By ‘contains’, we mean that we can find part of the surface that is homeomorphic to a Möbius band. The edge of the Möbius band does not need to correspond to an edge at the surface, so that a surface without boundary can be non-orientable (as we shall shortly see).
When seeking Möbius bands in a surface, it can be helpful to look at all possible closed curves on the surface and thicken these into bands.
Remember, from Section 3.1, that all bands with an odd number of half-twists (in the same direction) are homeomorphic to Möbius bands.
Worked problem 2
Determine whether each of the paper surfaces in Figure 57 is orientable.
(a) The top and middle of this surface have two half-twists each. These can be cut and glued back together to give the surface in Figure 58.
This surface is a disc with 2 holes, which is orientable (ω = 0).
(b) This surface contains several Möbius bands, two of which correspond to the closed curves shown in Figure 59.
The surface is therefore non-orientable (ω = 1).
Determine whether each of the paper surfaces in Figure 60 is orientable.
(a) This surface contains a Möbius band, indicated by the closed curve, so is non-orientable (ω = 1).
(b) This surface contains no Möbius bands, so is orientable (ω = 0).

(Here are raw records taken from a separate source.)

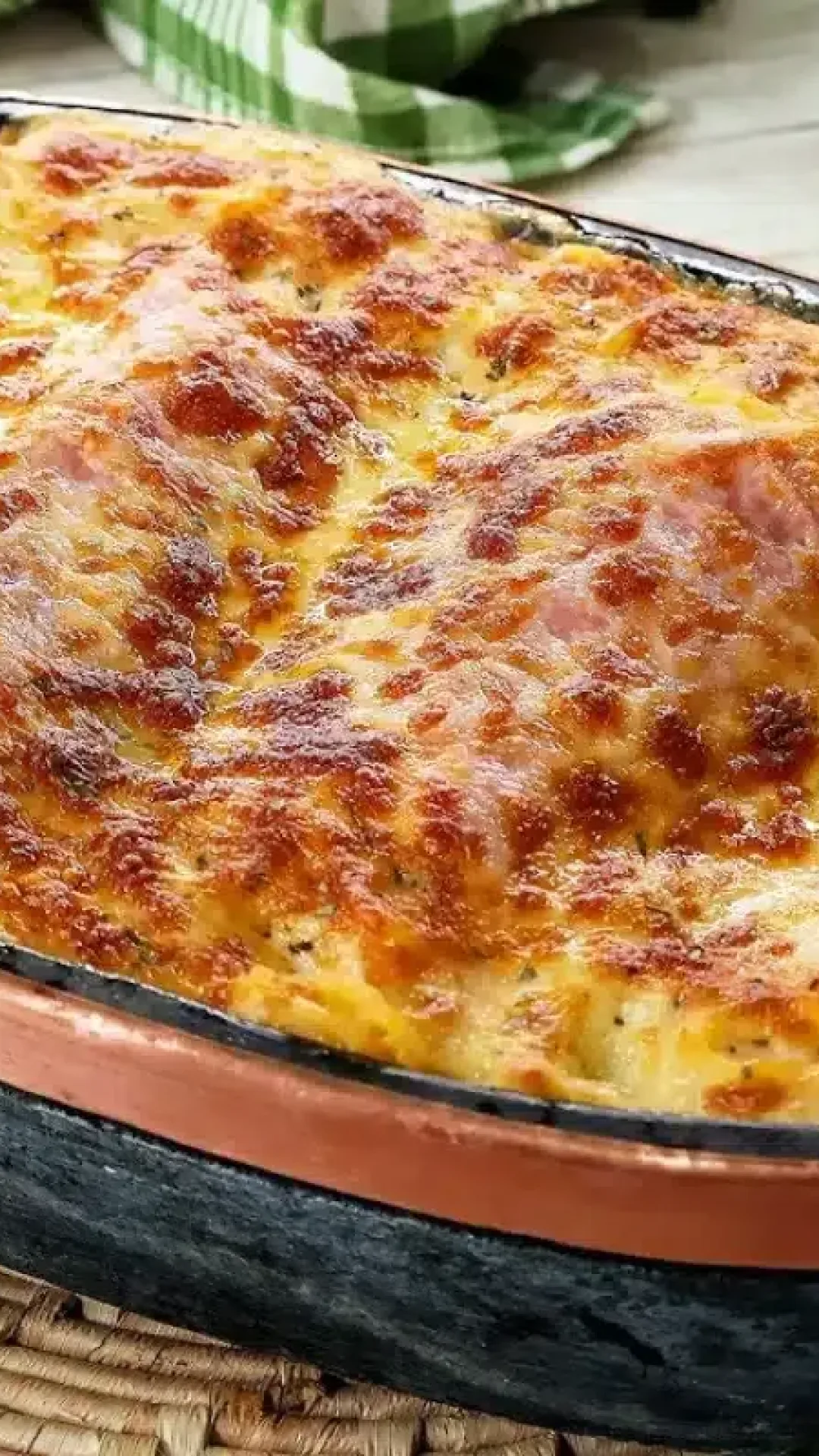 Macarrão cremoso de forno: simples, fácil e diferente de tudo que você já viu.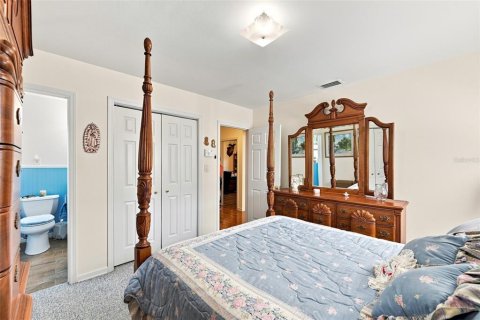 House in Tampa, Florida 3 bedrooms, 108.51 sq.m. № 2306441 - photo 18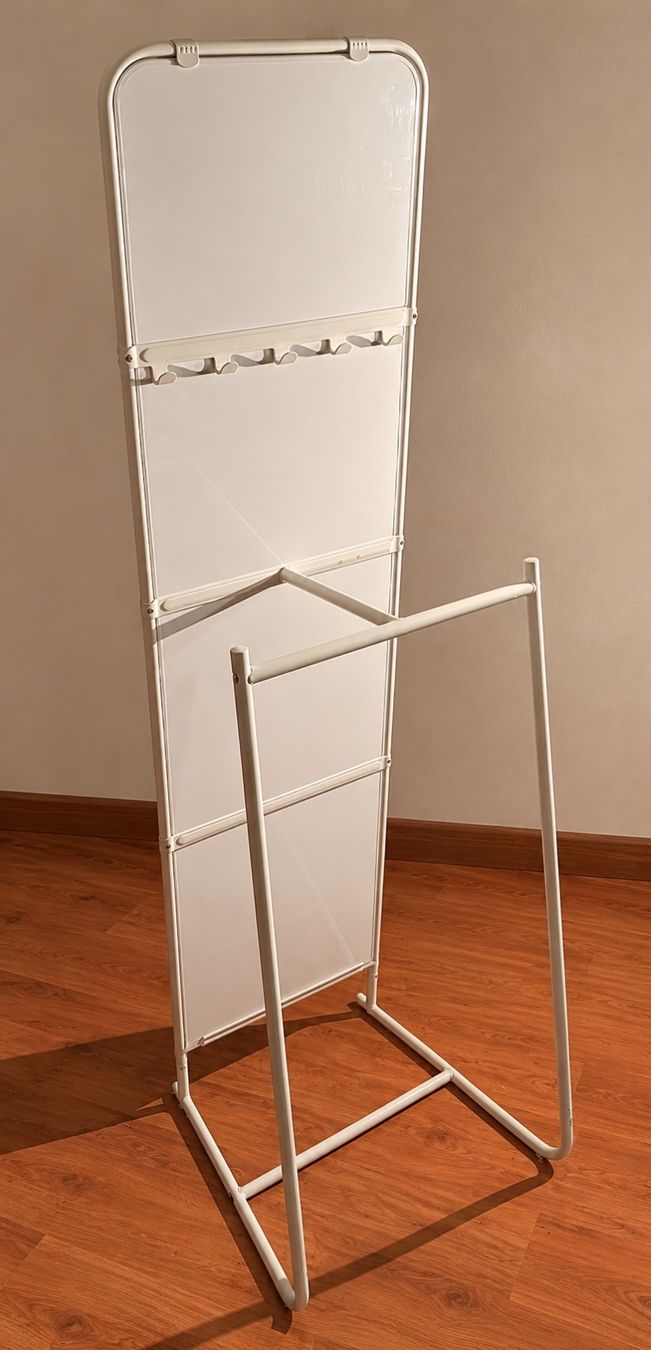 Ikea Miroirs: Standspiegel IKEA KNAPPER – D'occasion à Allschwil par GrenzWert 1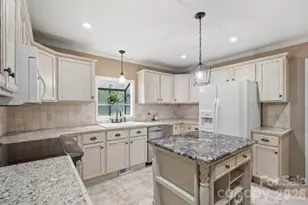 4013 Carlton Dr, Claremont, NC 28610 - Photo 14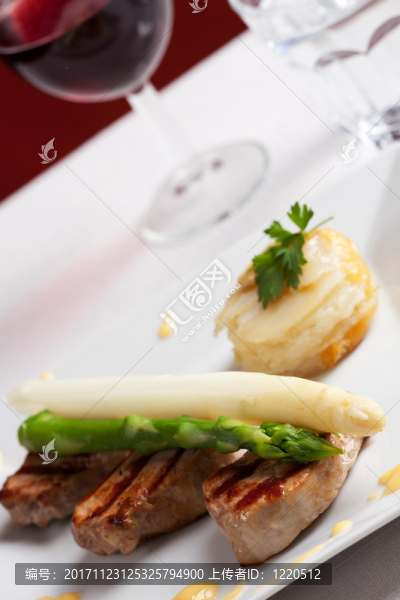 接近土豆焦干酪和在切片的白色和綠色蘆筍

(c) This surface contains several Möbius bands, one of which is indicated by the closed curve, so is non-orientable (ω = 1).
Theorem 4 can be applied to all types of surface, not just paper surfaces. It can even be applied to representations of surfaces as polygons with edge identifications, as we shall see in Section 3.3, where we show that the projective plane and the Klein bottle are non-orientable.